個人的に分からないことがあるのですが、Next upと合わせて表示されるReactions(好き/好きではない)って今どうなっているんですかね?私の環境では3月下旬辺りから表示されなくなっていてテストできていないんですが…。あれは今年2月辺りから報告があったもののその時点では私の環境では表示されず、3月に入ってようやく表示されるようになったのでv2.5.0で非表示に対応しました。ただ私の環境ではこの記事執筆時点では表示されませんし、何よりReactionsは私が確認できていた時点では要素に分かりやすい名前が付いていなかったのでReactionsだけが該当する条件で取得して非表示といことをやっていて、そこが不安なんですよね…。今も表示されるなら表示される条件が知りたい…。

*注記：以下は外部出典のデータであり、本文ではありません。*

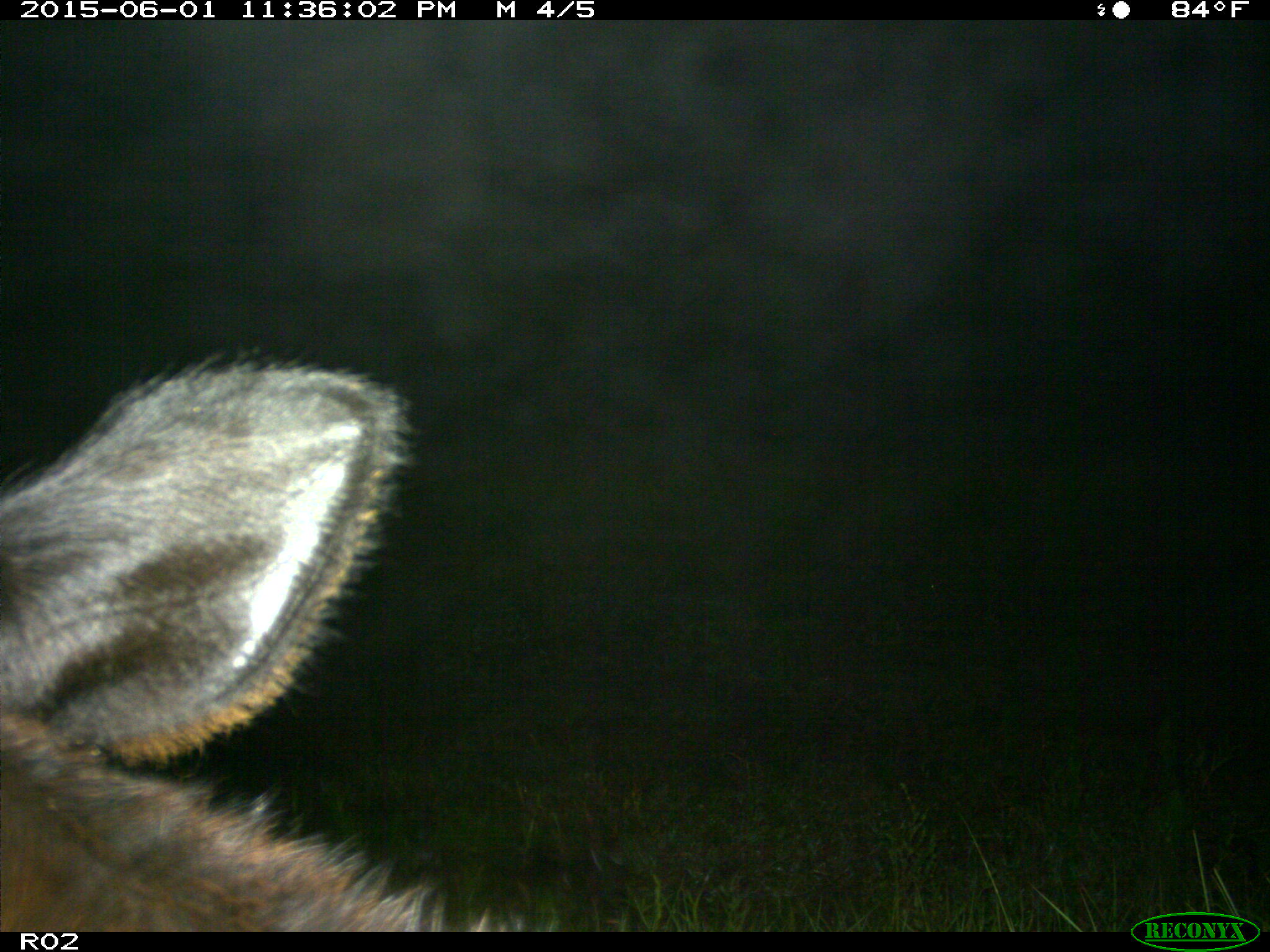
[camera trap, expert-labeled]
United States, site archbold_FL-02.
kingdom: Animalia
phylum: Chordata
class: Mammalia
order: Artiodactyla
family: Bovidae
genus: Bos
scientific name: Bos taurus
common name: domestic cow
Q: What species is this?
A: Bos taurus (domestic cow).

あと、これはxhookをプライムビデオで使ってみようと考えているユーザースクリプト・拡張機能の開発者向けの情報というか私のメモのようなものですが、xhook.after()を非同期で使う機能はプライムビデオでは使わない方が良いと思います。v2.11.0でxhookが動作する度にユーザーの設定を判定しないように改善するに当たって、ついでに試してみたのですが、プライムビデオの画面で割と高頻度で「That shouldn't have happened. It looks like something went wrong on our side. Let's find you a great video to watch instead.」というエラーが発生しました。非同期ではない実装にしてみるとエラーが出なくなったのでxhook.after()の非同期の機能とプライムビデオの相性が悪いのだと思います。なお非同期の機能を試したのはxhookによる監視・改変の順序を正確に制御したかったためです。今のところは非同期で対応しなくても順番に実行されますが、今後の事を考えると良い方法だと思ったんですけどね…。